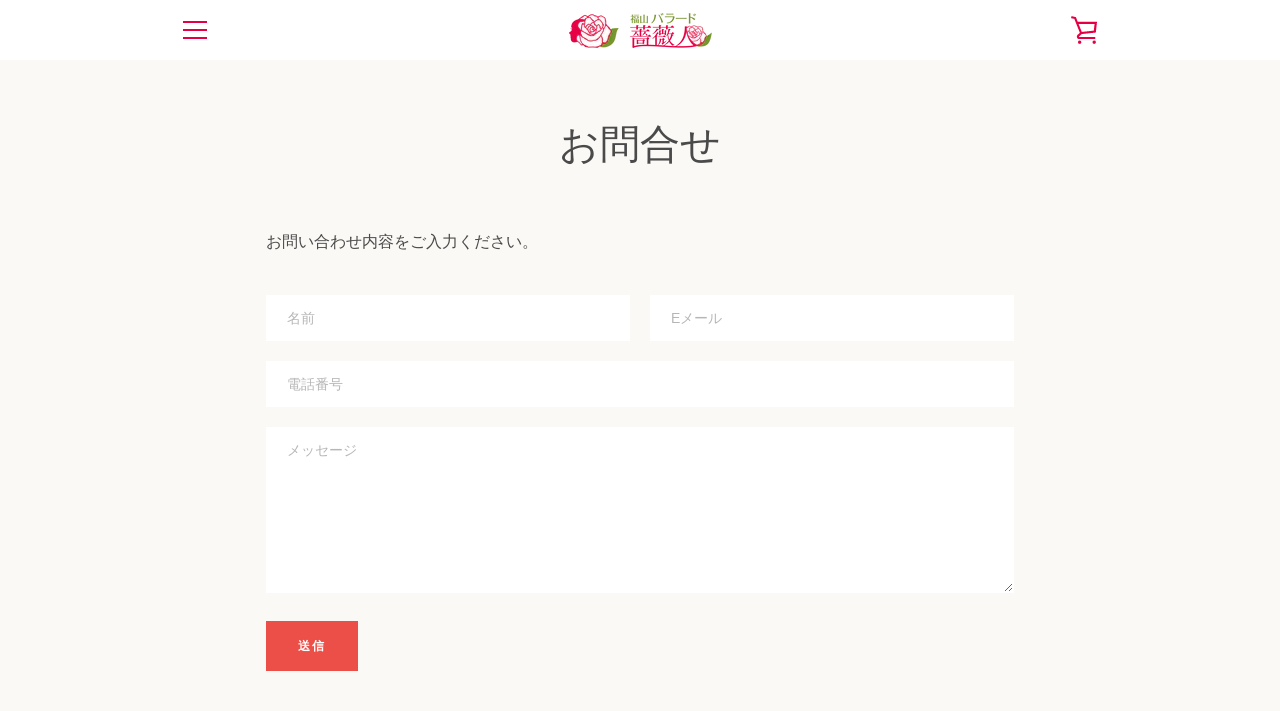

--- FILE ---
content_type: text/javascript
request_url: https://machimoto.shop/cdn/shop/t/10/assets/custom.js?v=101612360477050417211607133586
body_size: -646
content:
//# sourceMappingURL=/cdn/shop/t/10/assets/custom.js.map?v=101612360477050417211607133586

▬▬▬

> [PROMPT]: Figure out the number of lines above in which the string "shop" appears. Only the number should be given.

> [THE COMPLETED TASK]: 2